-- start --

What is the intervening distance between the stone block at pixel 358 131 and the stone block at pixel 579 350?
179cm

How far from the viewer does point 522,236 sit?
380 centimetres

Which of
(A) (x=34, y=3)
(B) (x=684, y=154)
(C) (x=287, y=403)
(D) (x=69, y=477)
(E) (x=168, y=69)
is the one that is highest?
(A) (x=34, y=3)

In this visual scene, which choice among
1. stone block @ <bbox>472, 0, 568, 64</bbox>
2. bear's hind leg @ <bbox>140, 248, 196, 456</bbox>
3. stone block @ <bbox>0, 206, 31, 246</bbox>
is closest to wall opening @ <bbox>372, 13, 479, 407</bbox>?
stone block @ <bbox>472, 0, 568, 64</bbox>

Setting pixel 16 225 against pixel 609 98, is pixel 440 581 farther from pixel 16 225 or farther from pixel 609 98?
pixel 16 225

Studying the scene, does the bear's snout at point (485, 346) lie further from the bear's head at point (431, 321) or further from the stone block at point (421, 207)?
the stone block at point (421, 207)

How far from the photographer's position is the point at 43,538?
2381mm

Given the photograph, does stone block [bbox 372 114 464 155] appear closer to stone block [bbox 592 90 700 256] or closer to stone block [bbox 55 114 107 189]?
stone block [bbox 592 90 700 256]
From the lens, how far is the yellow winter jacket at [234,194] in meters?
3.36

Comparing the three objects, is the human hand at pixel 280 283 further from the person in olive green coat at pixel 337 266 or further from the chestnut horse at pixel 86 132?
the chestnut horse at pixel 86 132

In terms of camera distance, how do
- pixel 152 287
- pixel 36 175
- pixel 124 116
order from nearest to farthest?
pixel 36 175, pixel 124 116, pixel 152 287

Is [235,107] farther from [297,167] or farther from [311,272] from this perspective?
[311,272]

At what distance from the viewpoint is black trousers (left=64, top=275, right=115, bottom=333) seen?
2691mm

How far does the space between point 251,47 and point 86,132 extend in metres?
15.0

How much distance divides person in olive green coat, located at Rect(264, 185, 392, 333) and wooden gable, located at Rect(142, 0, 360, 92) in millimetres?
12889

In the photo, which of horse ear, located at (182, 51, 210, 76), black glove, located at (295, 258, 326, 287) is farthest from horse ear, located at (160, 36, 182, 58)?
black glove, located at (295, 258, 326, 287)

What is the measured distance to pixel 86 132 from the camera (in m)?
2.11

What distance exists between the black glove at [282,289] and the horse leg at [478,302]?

-- end --

**Task to carry out:**
Can you repeat the entries word for word, starting at the line that contains "What is the measured" and ending with the last line of the entries?

**Solution below:**
What is the measured distance to pixel 86 132 from the camera (in m)?
2.11

What distance exists between the black glove at [282,289] and the horse leg at [478,302]?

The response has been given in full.